GISCI does hold the GISP trademark (yes, certification is essentially a brand), but not "GIS Professional" as a trademark. All the GIS Professionals can now breathe a sigh of relief and GISCI should correct its website accordingly.

Saturday, December 19, 2009

A musical interlude

And now for something completely different: Concerto Grosso in G Minor (the Christmas Concerto) by Arcangelo Corelli:

Many thanks to the Musical Archeologist for making this 1938 recording by the London Symphony Orchestra available.

Saturday, December 12, 2009

Postgres/PostGIS installing and uninstalling prebuilt binaries on OSX

I install and uninstall different versions of Postgres/PostGIS as needed.  EnterpriseDB provides pre-built binary installers that save you from the headache of installing all the bits and pieces needed for PostGIS. A small annoyance is that the uninstall-postgresql app is hidden in /Library/PostgresSQL/(version) directory.
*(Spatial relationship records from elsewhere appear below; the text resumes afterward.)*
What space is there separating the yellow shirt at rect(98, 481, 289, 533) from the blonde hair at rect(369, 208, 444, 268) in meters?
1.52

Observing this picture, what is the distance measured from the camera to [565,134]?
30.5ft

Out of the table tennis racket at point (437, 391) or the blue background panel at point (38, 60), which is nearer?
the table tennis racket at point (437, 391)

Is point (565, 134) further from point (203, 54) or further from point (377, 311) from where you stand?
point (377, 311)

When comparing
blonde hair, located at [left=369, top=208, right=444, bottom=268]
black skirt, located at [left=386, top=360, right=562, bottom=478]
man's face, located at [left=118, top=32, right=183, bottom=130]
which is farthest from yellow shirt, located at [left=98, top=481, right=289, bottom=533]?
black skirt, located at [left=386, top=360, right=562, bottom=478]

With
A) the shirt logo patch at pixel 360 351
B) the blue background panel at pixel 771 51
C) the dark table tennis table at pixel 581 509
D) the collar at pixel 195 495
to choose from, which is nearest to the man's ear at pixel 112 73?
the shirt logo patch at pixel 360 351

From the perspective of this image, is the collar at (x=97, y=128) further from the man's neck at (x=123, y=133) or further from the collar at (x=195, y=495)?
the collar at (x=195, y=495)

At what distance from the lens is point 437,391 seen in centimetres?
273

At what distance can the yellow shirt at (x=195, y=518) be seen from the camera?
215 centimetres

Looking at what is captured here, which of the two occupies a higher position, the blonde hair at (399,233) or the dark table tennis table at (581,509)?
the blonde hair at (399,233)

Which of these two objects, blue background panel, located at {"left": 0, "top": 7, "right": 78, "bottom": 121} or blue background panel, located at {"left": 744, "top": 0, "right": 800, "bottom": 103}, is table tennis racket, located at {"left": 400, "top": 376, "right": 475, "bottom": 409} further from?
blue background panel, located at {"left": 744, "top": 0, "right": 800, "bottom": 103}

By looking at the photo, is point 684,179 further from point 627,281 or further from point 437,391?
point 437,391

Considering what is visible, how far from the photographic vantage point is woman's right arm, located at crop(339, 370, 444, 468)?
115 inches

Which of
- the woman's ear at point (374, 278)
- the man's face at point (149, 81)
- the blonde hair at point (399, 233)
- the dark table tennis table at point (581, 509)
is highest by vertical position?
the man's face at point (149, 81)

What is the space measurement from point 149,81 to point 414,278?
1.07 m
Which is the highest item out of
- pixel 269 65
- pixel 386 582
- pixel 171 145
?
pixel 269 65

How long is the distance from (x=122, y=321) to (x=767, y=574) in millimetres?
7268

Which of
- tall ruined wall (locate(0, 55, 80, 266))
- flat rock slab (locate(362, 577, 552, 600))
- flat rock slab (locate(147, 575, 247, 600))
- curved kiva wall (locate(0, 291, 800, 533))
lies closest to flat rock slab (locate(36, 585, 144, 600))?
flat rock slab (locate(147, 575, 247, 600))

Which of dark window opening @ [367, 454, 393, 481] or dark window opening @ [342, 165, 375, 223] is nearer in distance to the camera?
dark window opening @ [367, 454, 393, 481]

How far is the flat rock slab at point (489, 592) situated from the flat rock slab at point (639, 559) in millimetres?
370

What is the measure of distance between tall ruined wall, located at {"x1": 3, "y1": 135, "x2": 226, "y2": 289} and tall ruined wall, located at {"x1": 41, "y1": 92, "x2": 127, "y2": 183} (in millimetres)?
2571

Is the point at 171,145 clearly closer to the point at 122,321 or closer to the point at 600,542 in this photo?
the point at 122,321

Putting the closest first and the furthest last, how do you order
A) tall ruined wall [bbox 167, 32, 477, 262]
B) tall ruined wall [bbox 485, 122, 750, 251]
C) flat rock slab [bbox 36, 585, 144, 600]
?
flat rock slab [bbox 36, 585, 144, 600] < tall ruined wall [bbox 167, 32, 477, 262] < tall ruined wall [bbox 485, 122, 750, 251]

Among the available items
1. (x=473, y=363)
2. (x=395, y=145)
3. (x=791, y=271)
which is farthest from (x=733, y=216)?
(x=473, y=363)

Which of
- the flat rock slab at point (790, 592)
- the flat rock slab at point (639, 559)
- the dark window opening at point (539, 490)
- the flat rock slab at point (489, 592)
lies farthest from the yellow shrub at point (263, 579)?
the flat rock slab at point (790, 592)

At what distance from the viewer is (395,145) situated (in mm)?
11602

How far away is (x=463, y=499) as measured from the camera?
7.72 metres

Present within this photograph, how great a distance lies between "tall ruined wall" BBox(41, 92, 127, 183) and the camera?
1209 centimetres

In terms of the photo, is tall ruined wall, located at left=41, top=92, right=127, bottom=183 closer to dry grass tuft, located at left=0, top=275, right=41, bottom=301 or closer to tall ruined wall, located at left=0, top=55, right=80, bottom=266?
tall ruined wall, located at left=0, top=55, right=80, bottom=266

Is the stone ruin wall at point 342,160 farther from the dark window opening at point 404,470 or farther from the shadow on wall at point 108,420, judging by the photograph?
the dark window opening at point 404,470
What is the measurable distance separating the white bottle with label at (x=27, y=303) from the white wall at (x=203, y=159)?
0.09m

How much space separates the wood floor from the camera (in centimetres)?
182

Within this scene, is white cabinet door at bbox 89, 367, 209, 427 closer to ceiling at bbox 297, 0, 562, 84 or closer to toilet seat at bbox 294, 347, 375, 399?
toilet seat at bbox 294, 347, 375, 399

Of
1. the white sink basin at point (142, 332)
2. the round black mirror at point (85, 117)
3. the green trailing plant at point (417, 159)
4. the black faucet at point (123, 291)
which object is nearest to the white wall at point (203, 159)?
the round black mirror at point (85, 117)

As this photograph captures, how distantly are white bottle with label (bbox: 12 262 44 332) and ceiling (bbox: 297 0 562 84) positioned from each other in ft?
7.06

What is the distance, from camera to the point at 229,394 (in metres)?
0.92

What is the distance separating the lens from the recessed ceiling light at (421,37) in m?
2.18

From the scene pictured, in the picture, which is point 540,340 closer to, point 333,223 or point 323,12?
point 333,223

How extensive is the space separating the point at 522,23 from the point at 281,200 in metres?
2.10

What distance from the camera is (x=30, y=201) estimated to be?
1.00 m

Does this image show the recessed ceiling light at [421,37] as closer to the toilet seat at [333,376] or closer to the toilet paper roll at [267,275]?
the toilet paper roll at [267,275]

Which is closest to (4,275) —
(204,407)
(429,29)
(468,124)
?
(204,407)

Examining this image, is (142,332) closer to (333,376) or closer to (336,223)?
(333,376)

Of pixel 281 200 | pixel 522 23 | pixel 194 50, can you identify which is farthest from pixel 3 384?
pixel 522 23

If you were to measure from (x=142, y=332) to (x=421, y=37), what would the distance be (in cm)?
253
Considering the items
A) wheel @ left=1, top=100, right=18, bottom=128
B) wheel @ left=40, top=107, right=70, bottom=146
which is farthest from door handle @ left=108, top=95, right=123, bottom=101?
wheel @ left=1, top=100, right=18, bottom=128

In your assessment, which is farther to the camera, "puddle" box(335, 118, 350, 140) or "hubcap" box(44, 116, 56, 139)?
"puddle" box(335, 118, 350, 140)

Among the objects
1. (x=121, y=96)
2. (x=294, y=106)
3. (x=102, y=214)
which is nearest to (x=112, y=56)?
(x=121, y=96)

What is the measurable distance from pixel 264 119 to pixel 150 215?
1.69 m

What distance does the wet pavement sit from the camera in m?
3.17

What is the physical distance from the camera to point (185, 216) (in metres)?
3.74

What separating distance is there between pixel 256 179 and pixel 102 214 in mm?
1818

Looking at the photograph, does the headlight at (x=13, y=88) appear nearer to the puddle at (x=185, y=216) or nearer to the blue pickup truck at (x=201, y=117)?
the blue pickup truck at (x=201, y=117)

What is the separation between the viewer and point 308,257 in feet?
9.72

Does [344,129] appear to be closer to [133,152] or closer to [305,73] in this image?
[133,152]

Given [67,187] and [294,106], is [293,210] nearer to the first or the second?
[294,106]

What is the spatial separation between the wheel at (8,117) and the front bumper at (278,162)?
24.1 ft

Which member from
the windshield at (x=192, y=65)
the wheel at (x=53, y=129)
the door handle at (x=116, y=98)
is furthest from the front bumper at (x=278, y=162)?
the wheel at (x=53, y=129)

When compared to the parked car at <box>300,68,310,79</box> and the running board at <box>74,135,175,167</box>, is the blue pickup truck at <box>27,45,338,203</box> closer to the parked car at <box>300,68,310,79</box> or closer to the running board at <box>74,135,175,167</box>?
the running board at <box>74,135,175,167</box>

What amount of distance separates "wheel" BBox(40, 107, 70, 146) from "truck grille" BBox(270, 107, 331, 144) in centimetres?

Dragging the PostgreSQL folder into the trash does not completely uninstall it as with other OSX applications.

I had problems installing PostGIS using the EnterpriseDB StackBuilder after an uninstall. It would go through the process but it would not create the postgis template.  The components were installed in /Library/PostgresSQL/(version) but I had to create the postgis template manually. In addition, PGAdmin III would list the postgres instances that I had previously uninstalled.

After a bit of hunting around with ls and grep, I found /private/etc/postgres-reg.ini  which contains definitions of the installed and uninstalled databases.  Why there is an ini file in an OSX installation is beyond me, but deleting this file ensures a clean install of the EnterpiseDB binary installers.   

Sunday, December 6, 2009

AR DevCamp NYC: Recap and Going Forward

AR DevCamp NYC was great. We had demos of PyGoWave and Goblin XNA; as well as, numerous discussions on AR, markers, GPS, and AR games.  We had a number of people join us via Skype including the author of the Spads and Fokkers.  Tish Shute put together a comprehensive report of AR DevCamp NYC (within 12 hours of the event). I went through twitter and pulled the links to media that attendees posted.

Thank You
The event would not have been possible without @TOPPLabs providing their penthouse and Ashley DeVries' assistance with the event planning.  My co-conspirators Tish Shute and Ori Inbar assisted with planning and getting the word out. Kate Chapman created the logo. AR DevCamp was the brainchild of Mike Liebhold and  Anselm Hook provided encouragement (and the wiki) to organizers of the other DevCamps.  Finally,  thanks to all the attendees who brought their energy, enthusiasm and ideas.

Moving Forward
AR DevCamp NYC is just the beginning.  Two projects presented at DevCamp, ARWave and The Big ARNY, are building on the inertia of the event.  ARWave is a project to provide and open, distributed, and universally accessible platform for augmented reality built on the Google Wave Federation Protocol.  The Big ARNY is an Augmented Reality game for New York, a follow up meeting is scheduled for January 15, 2010.  In addition, Ori Inbar has started an AR New York Meetup.  Augmented Reality is starting off with a bang in 2010.